* _Excerpt_
►

Certbot: Always Times Out (truenas:nextcloud)

I have forwarded ports, simplified domain registries down to one, and I have checked my nextcloud conf and conf/conf.php for domains. I have tried so many times now that it won't let me anymore, and I do not know where to go from here. I might give up an do everything unsecured at this point.

My domain is: Microtract.xyz

I ran this command: certbot --nginx -d microtract.xyz

It produced this output:

Saving debug log to /var/log/letsencrypt/letsencrypt.log
Requesting a certificate for microtract.xyz

Certbot failed to authenticate some domains (authenticator: nginx). The Certificate Authority reported these problems:
  Domain: microtract.xyz
  Type:   connection
  Detail: Fetching http://microtract.xyz/.well-known/acme-challenge/_e--RcWB0uInVy5sqBNroPsIKW8keOlWdKyl3zqbw0I: Timeout during connect (likely firewall problem)

◄

* _Problems to solve_
[1] In the Certbot post, write out the passage from "Certbot: Always Times" up to and including "at this point.", swapping "ports" for "firewall rules".
[2] In the Certbot post, what likely cause does the error detail give for the timeout?
[3] Extend the Certbot post past its final line.

* _Data extracts_
►

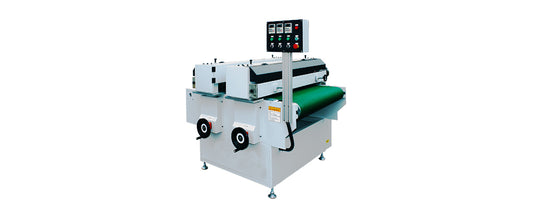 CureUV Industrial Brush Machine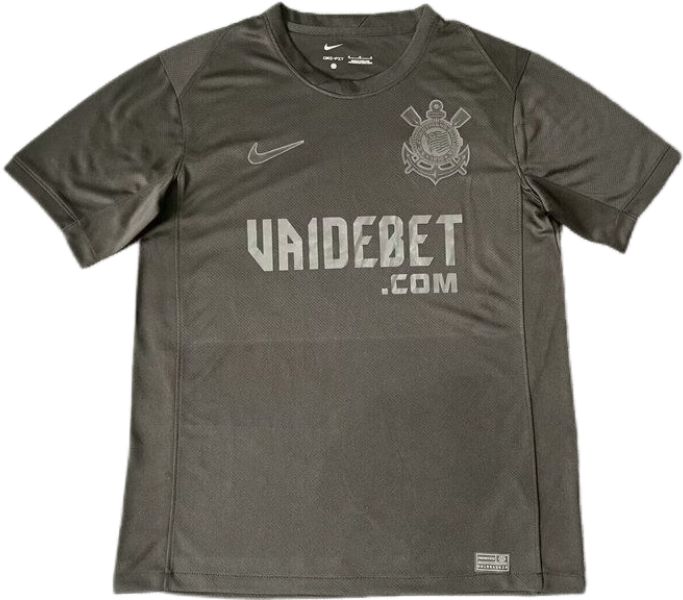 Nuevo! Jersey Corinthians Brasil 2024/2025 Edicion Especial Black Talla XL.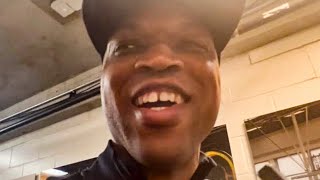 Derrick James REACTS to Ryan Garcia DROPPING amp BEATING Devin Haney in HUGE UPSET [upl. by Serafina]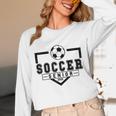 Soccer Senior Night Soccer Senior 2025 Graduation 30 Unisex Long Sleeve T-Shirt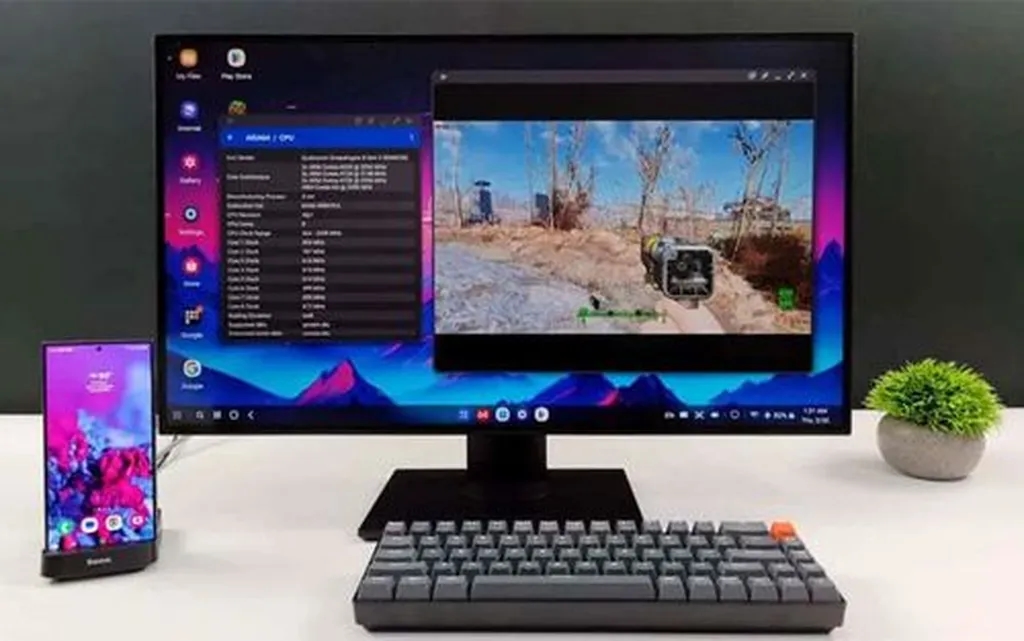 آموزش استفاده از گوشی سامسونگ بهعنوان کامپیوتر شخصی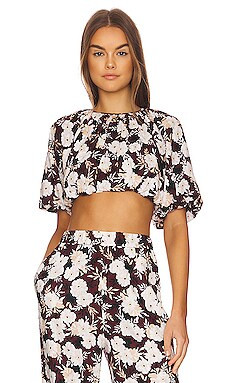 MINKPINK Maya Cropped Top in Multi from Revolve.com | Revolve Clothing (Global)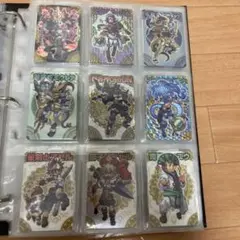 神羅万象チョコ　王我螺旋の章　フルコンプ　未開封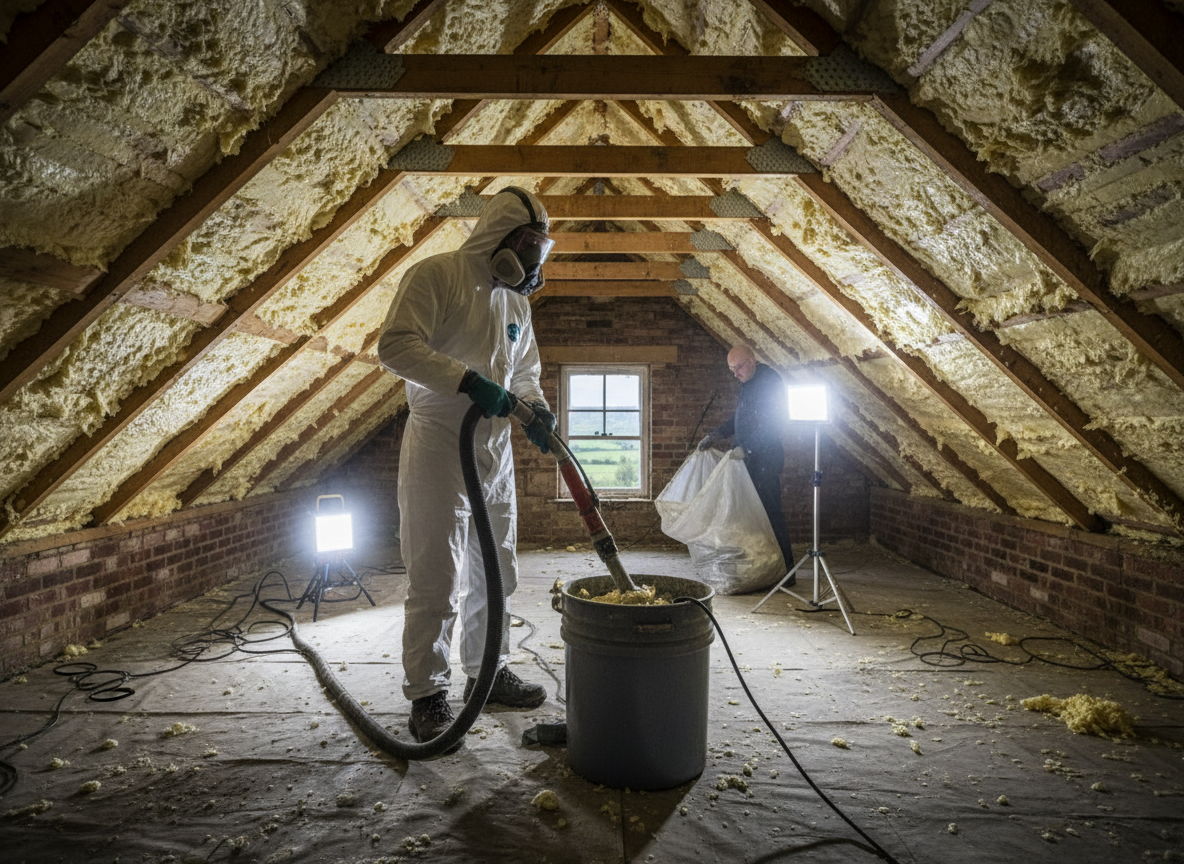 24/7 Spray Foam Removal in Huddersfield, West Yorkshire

◄

* _Per-task answers_
[1]
Certbot: Always Times Out (truenas:nextcloud)

I have forwarded firewall rules, simplified domain registries down to one, and I have checked my nextcloud conf and conf/conf.php for domains. I have tried so many times now that it won't let me anymore, and I do not know where to go from here. I might give up an do everything unsecured at this point.

[2] A firewall problem.

[3]
Hint: The Certificate Authority failed to verify the temporary nginx configuration changes made by Certbot. Ensure the listed domains point to this nginx server and that it is accessibl

My web server is (include version): nginx/1.20.2

The operating system my web server runs on is (include version): Freebsd 12.2 (jail to truenas core 12)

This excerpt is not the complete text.